Winding Up a Solvent Company
Wanting to wind up your solvent company but not sure which method to use?
You may have shut your business’ doors, paid out all your creditors (or have enough assets to do that anytime) and be looking into the best way to finalise your company’s affairs. Generally speaking, there are three ways to do this.
A brief explanation of each alternative
Members Voluntary Liquidation (“MVL”)
What it is: An MVL is a formal procedure where the shareholders appoint a Liquidator to distribute the company’s surplus assets (if any) and to procedurally finalise all outstanding affairs of the company.
Advantages: A formal procedure means that it will be difficult for anyone to re-instate the company in the future. Tax benefits might also be available for some companies (those who have pre-CGT profits or SBE concessions).
Disadvantages: The liquidation process is relatively longer than the alternative below and would be more costly. However, at Dissolve, our quotes are often much less than that of a Big 4 Accounting firms. Why not give us a call to talk about your options?
If you would like to learn more about the Members’ Voluntary Liquidation, please access our full Members’ Voluntary Liquidation guide created by Dissolve’s specialists explaining this in detail.
What it is: A direct lodgement with ASIC with an application fee of $42*.
Advantages: Deregistration is cheaper than an MVL. It is also quicker to deregister your company. What ASIC does is simply place a notice onto the government Gazette advising that it will deregister the company 2 months from the notice date. If ASIC does not receive any objections from the public during this time, ASIC will deregister the company at the end of the 2 months .
Disadvantages: This method is only available to those who meet ASIC’s criteria for Voluntary Deregistration. The criteria are:
- all members of the company agree to deregister;
- the company is not carrying on business;
- the company’s assets are worth less than $1000;
- the company has no outstanding liabilities;
- the company is not a party to any legal proceedings; and
- the company has paid all fees and penalties payable under the Corporations Act 2001.
Further, should anyone wish to re-instate the company in the future, they can easily do this by applying to Court.
*As per ASIC’s website as at 10 August 2021.
ASIC Deregistration (not recommended!)
What it is: Where ASIC deregisters your company due to inactivity.

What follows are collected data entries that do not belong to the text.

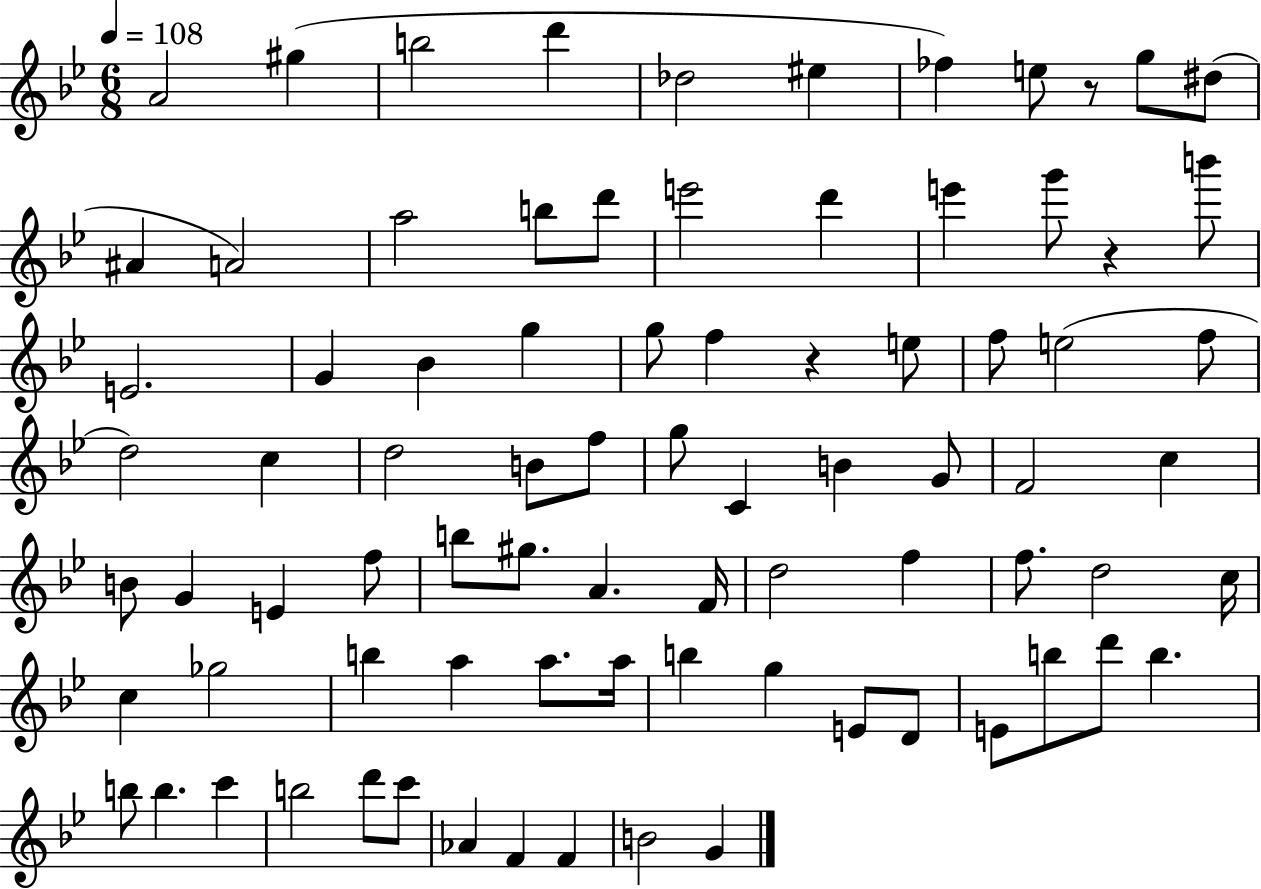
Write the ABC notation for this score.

X:1
T:Untitled
M:6/8
L:1/4
K:Bb
A2 ^g b2 d' _d2 ^e _f e/2 z/2 g/2 ^d/2 ^A A2 a2 b/2 d'/2 e'2 d' e' g'/2 z b'/2 E2 G _B g g/2 f z e/2 f/2 e2 f/2 d2 c d2 B/2 f/2 g/2 C B G/2 F2 c B/2 G E f/2 b/2 ^g/2 A F/4 d2 f f/2 d2 c/4 c _g2 b a a/2 a/4 b g E/2 D/2 E/2 b/2 d'/2 b b/2 b c' b2 d'/2 c'/2 _A F F B2 G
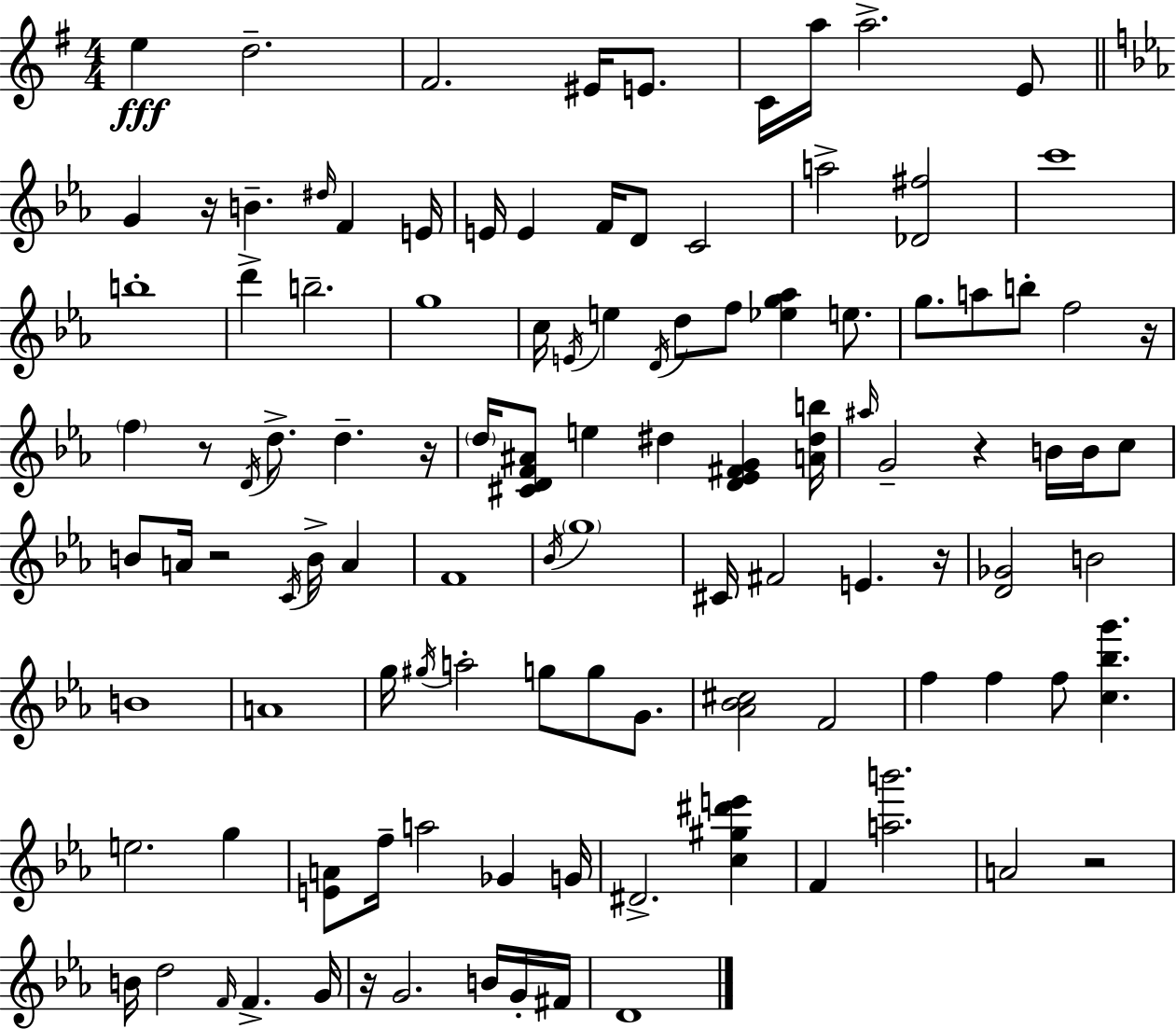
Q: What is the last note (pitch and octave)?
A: D4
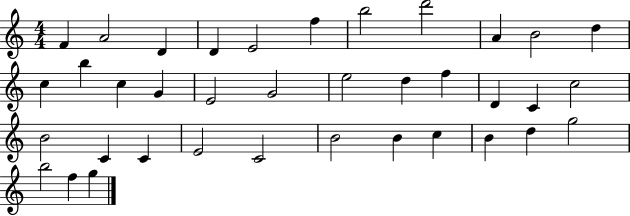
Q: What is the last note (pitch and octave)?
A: G5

ASIC will do this if it believes that your company is inactive, which ASIC concludes usually as a result of the company’s failure to lodge documents and pay fees.
Advantages: it’s free.
Disadvantages: Similar to that of a Voluntary Deregistration, companies deregistered this way can be easily re-instated. Further, it is “not a good look” for ASIC to be taking action against your company for failure to lodge documents.